Personal information
- Date of birth: 7 February 1933
- Place of birth: Skelmersdale, England
- Date of death: February 2019 (aged 85–86)
- Place of death: Lancashire, England
- Position: Defender

Youth career
- Everton

Senior career*
- Years: Team / Apps / (Gls)
- 1951–1954: Everton / 0 / (0)
- 1954–1958: Torquay United / 40 / (2)
- 1958–1960: Dover F.C. / ? / (?)
- ?-?: Hastings United / ? / (?)

= John Anderton (footballer) =

English footballer (1933–2019)

John Anderton (7 February 1933 – February 2019) was an English professional footballer who played in the Football League for Torquay United in the 1950s.

Anderton was born in Skelmersdale. He began his career as a junior with Everton, turning professional in March 1951. Over the next three seasons, after suffering several injuries, he failed to make the first team at Goodison Park, and in July 1954 moved to Torquay United. His league debut came at right back on 22 September 1954 against Shrewsbury Town at Plainmoor, but he finally got his break towards the end of the season when he replaced Harry Smith at left back, playing the final 11 games of the season.

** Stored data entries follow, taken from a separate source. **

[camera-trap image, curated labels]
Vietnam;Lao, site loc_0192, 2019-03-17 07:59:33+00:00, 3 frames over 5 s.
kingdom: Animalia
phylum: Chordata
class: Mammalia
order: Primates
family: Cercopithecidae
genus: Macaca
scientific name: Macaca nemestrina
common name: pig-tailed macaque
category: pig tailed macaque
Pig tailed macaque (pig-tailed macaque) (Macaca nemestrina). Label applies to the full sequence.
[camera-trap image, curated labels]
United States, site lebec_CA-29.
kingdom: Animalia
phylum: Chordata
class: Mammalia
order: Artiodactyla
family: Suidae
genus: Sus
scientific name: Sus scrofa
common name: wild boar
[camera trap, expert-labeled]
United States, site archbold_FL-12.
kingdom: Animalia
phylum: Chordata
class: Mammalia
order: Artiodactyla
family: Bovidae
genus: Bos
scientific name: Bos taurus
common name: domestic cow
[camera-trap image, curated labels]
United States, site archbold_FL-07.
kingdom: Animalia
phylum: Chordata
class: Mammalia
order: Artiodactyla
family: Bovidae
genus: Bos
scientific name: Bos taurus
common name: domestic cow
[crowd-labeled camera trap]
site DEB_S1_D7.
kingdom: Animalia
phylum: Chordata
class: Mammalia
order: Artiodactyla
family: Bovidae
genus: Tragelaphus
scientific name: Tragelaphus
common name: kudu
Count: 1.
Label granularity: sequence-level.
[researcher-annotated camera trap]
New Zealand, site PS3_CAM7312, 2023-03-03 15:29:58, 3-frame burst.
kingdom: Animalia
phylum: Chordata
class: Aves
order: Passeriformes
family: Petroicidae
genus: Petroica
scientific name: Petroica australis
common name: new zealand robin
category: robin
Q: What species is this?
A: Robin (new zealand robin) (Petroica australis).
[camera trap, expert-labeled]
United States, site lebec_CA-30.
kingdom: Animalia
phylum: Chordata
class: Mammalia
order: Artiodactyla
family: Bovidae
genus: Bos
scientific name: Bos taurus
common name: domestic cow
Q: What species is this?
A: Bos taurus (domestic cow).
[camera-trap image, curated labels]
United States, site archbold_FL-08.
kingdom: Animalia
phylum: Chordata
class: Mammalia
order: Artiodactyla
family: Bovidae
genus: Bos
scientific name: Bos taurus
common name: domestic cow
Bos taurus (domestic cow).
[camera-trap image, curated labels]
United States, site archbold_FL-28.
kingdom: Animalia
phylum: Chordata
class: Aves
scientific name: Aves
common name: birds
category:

Anderton began the following season as first choice, but had to share the spot with Bill Towers and Smith, making 24 appearances as the Gulls finished in fifth place. He scored on the opening day of the following season, netting the first in a 4–1 home win against Ipswich Town on 18 August 1956, but suffered a serious injury in the same game, and this proved to be his only appearance of the season as Torquay went on to lose out in the final table to Ipswich on goal average, Smith regaining his place in the side as regular left-back. Returning the following season from injury he made just three more appearances for Torquay before leaving league football in 1959 to join Dover FC helping them to victory in the Kent Senior Cup that season. He subsequently played for Hastings United.

Anderton died in Lancashire in February 2019.